Whither the Muslim Community?

How does a certain view of religion impact its standing in the world?

Sunday 15 March 2020

by M.A. Sofi

Barring a miniscule fraction of their entire population in the world, there is precious little to show for the highest level of scientific/mathematical competence in the contemporary Muslim world. This despite the surprising appearance on the scene of such great figures as the Physicist Nobel Laureate Abdus Salam from Pakistan or the Fields Medalist Maryam Mirzakhwani and Faridoon Shahidi from Iran, even as all of them achieved their scientific glory while carrying out their professional work in the universities and research centres in the West. There also are instances, albeit not many, of Muslim mathematicians having achieved a certain amount of excellence, coming chiefly from North Africa and some even from Soviet Russia. Again, as in the case of the above-mentioned figures, one feature common to them is the fact that after achieving reasonable success in their countries of origin, they immediately moved to the West for better opportunities which for the most part, has been the US, UK and France, the last one for those coming from North Africa.

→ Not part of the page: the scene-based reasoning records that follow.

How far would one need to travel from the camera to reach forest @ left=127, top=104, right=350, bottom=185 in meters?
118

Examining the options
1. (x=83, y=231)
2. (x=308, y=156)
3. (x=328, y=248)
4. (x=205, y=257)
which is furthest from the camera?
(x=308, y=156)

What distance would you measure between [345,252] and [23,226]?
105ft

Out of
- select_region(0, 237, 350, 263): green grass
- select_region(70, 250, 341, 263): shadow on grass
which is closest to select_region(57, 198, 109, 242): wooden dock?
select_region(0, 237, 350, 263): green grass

Thanks to the Soviet system of the pre-perestrioka era, not many instances of Soviet scientists migrating to the West were in evidence prior to 1990 which marked an inflexion-point in the flight of hordes of Soviet scientists and mathematicians relocating themselves in the West, in particular in the US and also Israel, with the latter having been a preferred destination for the Jewish mathematicians emigrating from the erstwhile Soviet Union. Why, after all, has the contribution of Muslims to science and mathematics during the past 1000 years been so measly and dismal? Is it perhaps the case that the reasons for this poor display of scientific acumen among the Muslims have to be sought in the religion of Islam or in the way Islam is being looked at and practised by the Muslims in the contemporary world? In the lines that follow, an attempt has been made to put this issue into perspective and to argue that for the most part, that is indeed the case, though there surely are other factors that have contributed to the abysmally poor state of their standing in the world of today.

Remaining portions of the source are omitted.